- Ann Williams as Eunice Gardner Wyatt in November 1976
- Portrayed by: Marion Brash (1957–1961; 1969 temporary replacement); Ann Williams (1966–1976);
- Duration: 1957–1961, 1966–1976
- First appearance: 1957
- Last appearance: November 19, 1976
- Created by: Charles Gussman
- Introduced by: Roy Winsor (1957, 1966)

= Eunice Gardner Wyatt =

Eunice Wyatt (also Gardner, Twining and Martin) is a fictional character from the American soap opera Search for Tomorrow. The role was originated by Marion Brash from 1957 to 1961, and then portrayed by Ann Williams from 1966 until the character's death in November 1976.

==Portrayal==
The role of Eunice was originated by Marion Brash from 1957 to 1961, and then portrayed by Ann Williams from 1966 until the character's death on November 19, 1976.
Brash returned in 1969 as a temporary replacement for Williams, when she was on maternity leave.

==Storylines==
Introduced in 1957, Eunice is the sister of Joanne Gardner (Mary Stuart) and, at first, very selfish and neurotic. She has a brief affair with Jo's second husband, Arthur Tate (Terry O'Sullivan), and is so racked with guilt about it that she confesses everything to her sister. She next falls for Rex Twining (Laurence Hugo), who is involved with Arthur's wealthy aunt, Cornelia Simmons (Doris Dalton). When Cornelia is found dead, Eunice and Rex become suspects and flee for the Caribbean. Cornelia's housekeeper, Harriet Baxter (Vicki Viola), is later revealed to be the killer. Eunice leaves town in 1961.

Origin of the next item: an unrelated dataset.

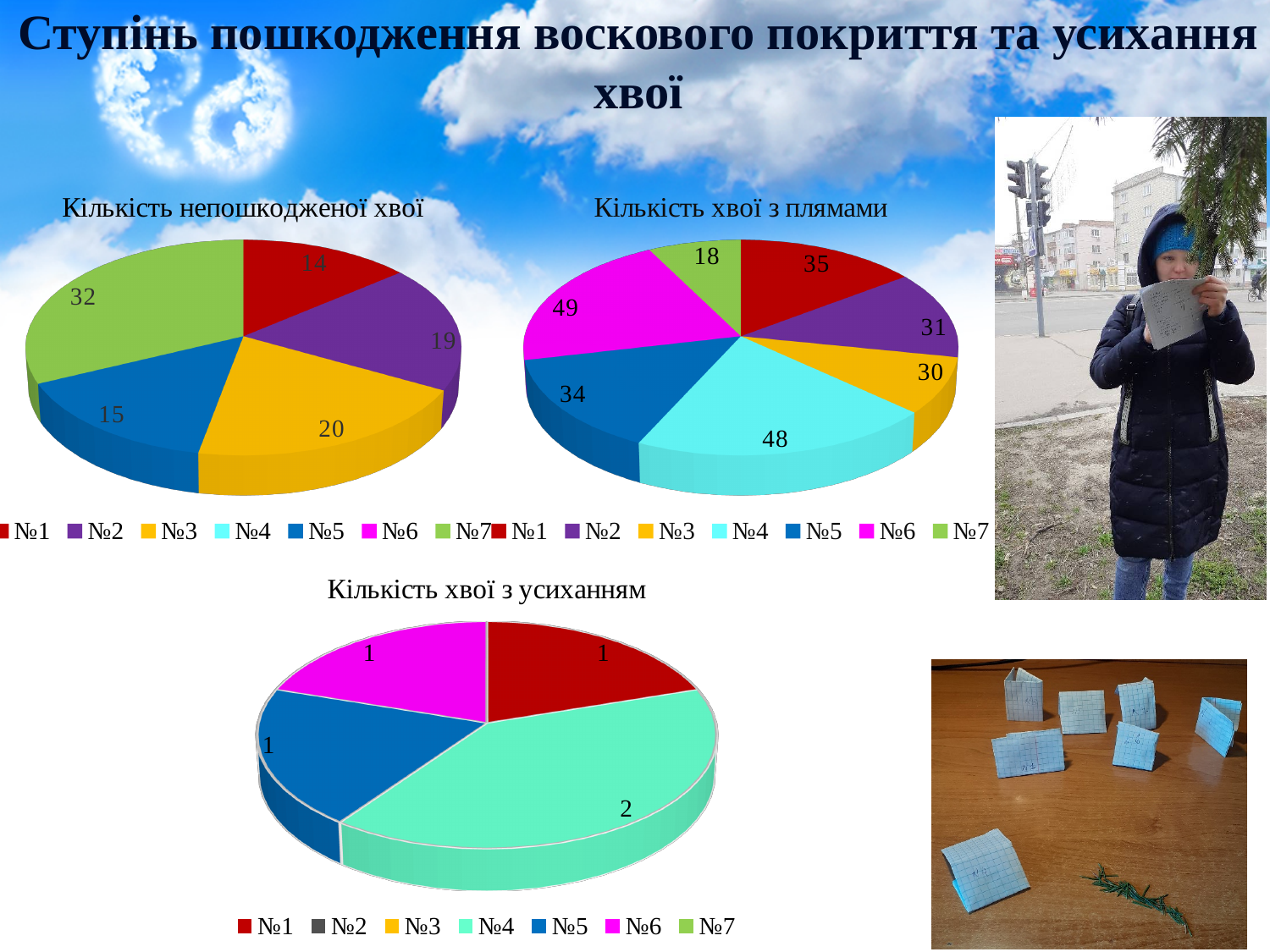
In the chart "Кількість непошкодженої хвої", what is the value for №7? 32 In the chart "Кількість хвої з плямами", what is the difference between the values for №6 and №7? 31 In the chart "Кількість хвої з плямами", which category has the smallest slice? №7 In the chart "Кількість непошкодженої хвої", what share of the total does №7 represent? 32% What kind of chart is "Кількість хвої з плямами"? pie chart In the chart "Кількість непошкодженої хвої", which category has the largest slice? №7 In the chart "Кількість хвої з плямами", what is the value for №4? 48 How many slices does the chart "Кількість хвої з усиханням" have? 4 How many entries does the legend of the chart "Кількість хвої з усиханням" list? 7 In the chart "Кількість хвої з усиханням", what is the value for №4? 2 In the chart "Кількість непошкодженої хвої", which is larger, the value for №3 or the value for №5? №3 What is the title of the pie chart at the bottom of the slide? Кількість хвої з усиханням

Eunice returns years later in 1966, having married and then divorced Rex. She is a lot nicer and not so selfish and unstable as before. She meets and marries lawyer Doug Martin (Ken Harvey), with whom she has a daughter named Suzi. Although Eunice is influenced by the women's liberation movement, she does her best to make her marriage work. After Doug dies, Eunice meets John Wyatt (Val Dufour) while working at a magazine that he owns. John and Eunice marry, but he had been seeing the unstable Jennifer Pace Phillips (Morgan Fairchild). Wanting John for herself and losing touch with reality, Jennifer confronts Eunice with a gun on November 19, 1976. She shoots Eunice in the back and kills her, hallucinating that John's voice told her to do it. John is put on trial for murder, but Jennifer is ultimately revealed to be the killer.